### EXERCISE GOAL
Lay out the lines starting at the one containing "What is the measure of" and ending at the one containing "802 centimetres" as a two-column CSV with the headers text and answer, one row per line and its answer. Put each value in a single quoted field, with line breaks replaced by spaces.

———

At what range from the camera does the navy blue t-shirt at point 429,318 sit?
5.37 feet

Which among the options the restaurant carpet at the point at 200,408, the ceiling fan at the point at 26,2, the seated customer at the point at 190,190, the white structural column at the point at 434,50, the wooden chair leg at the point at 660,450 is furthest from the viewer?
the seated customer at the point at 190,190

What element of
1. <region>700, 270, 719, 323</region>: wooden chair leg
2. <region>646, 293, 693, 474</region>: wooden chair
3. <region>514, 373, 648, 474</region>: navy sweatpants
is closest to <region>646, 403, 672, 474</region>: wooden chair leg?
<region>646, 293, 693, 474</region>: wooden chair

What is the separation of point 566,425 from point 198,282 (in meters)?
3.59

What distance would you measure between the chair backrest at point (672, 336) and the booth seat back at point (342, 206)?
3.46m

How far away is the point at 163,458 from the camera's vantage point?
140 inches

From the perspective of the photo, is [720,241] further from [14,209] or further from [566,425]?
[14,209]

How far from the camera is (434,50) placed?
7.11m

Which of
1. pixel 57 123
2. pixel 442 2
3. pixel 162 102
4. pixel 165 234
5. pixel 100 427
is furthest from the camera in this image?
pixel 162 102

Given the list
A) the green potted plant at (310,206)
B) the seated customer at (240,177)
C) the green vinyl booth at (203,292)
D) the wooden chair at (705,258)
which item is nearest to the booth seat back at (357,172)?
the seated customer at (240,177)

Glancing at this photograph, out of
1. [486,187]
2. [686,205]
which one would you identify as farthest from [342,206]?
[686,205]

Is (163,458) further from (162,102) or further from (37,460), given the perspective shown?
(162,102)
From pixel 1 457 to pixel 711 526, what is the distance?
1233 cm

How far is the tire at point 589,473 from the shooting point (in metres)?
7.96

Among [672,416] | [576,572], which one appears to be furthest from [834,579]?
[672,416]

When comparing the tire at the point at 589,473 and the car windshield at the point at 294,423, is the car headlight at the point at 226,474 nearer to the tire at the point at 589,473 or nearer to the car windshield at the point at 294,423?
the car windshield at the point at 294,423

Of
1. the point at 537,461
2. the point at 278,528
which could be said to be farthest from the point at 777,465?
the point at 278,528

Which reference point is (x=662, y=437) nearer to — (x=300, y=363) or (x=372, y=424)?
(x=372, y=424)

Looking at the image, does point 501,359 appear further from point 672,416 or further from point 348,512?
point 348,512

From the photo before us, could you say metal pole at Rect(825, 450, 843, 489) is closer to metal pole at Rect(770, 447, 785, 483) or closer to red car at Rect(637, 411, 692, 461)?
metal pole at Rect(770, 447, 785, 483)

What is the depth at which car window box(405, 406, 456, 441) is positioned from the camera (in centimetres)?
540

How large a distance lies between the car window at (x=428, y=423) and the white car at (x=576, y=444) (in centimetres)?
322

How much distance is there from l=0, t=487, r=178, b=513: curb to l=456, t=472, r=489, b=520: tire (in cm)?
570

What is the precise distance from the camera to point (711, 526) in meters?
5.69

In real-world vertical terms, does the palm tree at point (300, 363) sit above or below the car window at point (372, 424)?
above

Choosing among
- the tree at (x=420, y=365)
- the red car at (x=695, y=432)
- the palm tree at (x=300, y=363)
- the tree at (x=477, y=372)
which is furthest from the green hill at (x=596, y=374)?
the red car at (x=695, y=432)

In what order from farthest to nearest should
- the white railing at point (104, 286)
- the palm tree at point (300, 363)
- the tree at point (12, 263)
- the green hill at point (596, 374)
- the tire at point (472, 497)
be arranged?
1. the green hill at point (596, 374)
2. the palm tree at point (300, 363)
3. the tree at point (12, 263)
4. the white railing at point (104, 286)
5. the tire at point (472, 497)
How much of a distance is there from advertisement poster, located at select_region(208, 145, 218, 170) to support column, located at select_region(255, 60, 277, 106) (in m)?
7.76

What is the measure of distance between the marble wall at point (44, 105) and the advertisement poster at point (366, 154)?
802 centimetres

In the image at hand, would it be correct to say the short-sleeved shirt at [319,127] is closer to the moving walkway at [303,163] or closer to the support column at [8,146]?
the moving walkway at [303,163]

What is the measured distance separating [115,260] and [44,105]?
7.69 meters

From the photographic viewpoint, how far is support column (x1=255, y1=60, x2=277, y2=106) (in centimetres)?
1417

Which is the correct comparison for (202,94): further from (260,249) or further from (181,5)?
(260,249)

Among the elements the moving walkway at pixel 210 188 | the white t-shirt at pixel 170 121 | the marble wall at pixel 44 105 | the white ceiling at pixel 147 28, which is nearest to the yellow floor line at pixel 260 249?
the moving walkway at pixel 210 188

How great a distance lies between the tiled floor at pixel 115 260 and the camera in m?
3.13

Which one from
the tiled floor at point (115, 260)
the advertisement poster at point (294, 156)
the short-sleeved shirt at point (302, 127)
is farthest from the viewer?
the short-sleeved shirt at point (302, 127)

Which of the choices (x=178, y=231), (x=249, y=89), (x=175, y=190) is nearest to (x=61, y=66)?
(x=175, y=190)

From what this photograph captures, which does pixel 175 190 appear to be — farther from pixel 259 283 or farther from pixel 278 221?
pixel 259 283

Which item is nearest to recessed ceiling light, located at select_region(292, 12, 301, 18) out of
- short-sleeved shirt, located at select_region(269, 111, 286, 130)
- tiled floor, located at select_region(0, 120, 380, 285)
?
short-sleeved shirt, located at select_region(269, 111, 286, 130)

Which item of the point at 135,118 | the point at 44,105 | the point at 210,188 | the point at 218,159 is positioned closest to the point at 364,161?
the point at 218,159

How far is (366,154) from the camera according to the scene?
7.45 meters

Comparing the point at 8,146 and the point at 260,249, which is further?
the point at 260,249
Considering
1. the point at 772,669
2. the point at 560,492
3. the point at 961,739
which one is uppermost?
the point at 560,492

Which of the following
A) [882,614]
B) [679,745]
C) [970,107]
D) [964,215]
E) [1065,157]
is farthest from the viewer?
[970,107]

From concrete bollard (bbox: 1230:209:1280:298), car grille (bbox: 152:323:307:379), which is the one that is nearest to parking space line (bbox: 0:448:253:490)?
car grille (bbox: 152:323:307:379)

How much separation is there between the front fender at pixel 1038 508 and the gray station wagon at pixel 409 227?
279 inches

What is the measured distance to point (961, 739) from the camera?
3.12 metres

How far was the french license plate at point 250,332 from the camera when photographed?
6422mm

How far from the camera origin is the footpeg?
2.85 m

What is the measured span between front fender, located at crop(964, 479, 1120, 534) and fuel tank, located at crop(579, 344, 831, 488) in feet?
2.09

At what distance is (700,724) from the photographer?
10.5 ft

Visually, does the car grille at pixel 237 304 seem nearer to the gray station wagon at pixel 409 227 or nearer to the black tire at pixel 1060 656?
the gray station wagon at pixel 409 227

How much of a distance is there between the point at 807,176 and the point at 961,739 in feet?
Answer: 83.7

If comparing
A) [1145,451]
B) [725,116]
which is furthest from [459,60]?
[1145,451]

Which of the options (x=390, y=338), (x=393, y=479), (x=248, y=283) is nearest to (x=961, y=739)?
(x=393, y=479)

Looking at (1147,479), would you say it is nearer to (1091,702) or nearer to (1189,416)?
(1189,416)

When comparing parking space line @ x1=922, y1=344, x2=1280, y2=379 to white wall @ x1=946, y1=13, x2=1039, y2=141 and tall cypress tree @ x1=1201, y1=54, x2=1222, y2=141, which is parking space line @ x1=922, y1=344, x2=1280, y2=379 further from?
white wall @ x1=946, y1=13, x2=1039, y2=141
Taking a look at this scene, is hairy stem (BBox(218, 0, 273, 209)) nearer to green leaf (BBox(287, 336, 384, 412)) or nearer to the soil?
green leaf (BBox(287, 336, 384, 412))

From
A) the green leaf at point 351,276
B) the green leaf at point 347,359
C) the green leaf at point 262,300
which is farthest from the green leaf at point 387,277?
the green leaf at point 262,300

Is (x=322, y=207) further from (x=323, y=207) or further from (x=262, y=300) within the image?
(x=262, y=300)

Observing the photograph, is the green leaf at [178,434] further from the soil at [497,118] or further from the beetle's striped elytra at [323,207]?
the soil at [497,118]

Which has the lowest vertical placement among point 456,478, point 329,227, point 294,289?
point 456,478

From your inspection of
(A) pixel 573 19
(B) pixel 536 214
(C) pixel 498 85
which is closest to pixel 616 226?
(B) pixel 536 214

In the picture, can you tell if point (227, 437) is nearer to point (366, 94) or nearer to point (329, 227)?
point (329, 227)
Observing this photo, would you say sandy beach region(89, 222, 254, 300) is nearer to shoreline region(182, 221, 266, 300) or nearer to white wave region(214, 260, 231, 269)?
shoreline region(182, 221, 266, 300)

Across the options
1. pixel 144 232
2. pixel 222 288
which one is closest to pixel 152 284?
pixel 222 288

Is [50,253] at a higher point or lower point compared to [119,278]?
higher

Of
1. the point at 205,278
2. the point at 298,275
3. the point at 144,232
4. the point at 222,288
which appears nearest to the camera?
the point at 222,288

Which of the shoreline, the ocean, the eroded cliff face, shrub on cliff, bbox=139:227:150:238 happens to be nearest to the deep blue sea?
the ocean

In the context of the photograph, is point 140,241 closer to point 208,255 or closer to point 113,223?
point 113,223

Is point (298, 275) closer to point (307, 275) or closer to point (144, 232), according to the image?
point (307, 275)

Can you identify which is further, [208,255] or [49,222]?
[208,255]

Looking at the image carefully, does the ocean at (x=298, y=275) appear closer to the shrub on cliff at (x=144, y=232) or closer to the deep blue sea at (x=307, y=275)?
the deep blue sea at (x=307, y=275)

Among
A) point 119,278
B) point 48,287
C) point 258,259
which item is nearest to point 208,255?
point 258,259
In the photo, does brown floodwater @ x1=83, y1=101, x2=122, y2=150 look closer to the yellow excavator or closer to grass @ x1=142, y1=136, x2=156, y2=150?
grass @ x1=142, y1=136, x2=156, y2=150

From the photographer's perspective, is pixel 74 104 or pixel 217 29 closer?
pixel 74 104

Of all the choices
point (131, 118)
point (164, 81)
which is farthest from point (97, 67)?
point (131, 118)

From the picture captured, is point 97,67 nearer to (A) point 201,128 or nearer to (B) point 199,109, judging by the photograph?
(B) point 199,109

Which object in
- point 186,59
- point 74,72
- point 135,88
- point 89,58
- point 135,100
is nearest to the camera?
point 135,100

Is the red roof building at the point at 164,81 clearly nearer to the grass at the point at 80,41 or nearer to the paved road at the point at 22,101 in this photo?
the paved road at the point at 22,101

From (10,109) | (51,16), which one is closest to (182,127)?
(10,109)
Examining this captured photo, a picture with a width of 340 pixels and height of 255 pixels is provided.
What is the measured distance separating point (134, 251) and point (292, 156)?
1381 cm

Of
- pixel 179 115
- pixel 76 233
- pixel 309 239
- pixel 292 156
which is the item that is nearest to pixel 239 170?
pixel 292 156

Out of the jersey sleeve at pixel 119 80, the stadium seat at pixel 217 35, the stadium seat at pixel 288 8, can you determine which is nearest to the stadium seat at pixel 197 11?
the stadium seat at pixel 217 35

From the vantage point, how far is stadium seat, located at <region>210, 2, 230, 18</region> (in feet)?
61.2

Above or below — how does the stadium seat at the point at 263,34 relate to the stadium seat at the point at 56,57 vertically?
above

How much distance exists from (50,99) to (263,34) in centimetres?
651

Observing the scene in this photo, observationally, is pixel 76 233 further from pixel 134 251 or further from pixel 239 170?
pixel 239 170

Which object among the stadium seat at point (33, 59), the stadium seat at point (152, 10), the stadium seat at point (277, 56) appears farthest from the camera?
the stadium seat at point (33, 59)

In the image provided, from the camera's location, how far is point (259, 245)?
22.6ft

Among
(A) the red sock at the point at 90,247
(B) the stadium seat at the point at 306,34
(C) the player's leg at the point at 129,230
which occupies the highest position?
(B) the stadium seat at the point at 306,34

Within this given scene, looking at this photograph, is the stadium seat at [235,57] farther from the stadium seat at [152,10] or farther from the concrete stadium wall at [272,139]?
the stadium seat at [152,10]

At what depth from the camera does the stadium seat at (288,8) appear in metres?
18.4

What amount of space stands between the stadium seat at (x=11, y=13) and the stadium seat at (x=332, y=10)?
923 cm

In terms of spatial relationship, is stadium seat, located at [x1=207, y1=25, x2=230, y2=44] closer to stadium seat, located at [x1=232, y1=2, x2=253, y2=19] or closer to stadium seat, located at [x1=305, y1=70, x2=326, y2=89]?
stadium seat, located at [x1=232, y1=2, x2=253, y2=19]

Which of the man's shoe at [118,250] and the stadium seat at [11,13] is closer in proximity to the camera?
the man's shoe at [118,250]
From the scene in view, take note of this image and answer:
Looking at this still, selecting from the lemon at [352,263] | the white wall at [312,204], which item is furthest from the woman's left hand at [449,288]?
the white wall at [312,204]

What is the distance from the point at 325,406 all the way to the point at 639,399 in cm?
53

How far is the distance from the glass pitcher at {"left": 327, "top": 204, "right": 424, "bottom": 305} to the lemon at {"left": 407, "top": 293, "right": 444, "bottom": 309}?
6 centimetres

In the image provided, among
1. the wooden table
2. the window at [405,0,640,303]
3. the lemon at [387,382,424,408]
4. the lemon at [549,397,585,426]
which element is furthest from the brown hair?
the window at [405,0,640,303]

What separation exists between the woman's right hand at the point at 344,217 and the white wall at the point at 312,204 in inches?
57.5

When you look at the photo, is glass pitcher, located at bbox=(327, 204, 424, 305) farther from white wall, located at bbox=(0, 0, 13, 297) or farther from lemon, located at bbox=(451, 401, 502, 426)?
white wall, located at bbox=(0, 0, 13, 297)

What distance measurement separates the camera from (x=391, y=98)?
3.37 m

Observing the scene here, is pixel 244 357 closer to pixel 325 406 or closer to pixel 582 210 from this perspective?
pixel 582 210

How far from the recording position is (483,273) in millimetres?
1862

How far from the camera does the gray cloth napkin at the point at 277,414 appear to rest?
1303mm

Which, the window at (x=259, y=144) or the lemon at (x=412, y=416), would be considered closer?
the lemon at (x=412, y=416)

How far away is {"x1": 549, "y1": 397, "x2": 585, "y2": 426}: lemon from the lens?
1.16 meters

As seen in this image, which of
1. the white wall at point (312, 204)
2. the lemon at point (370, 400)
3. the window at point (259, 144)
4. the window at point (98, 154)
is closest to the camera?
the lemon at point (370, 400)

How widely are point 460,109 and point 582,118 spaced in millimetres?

———

### RESULT FOR THIS TASK
text,answer
"What is the measure of distance between the marble wall at point (44, 105) and the advertisement poster at point (366, 154)?","802 centimetres"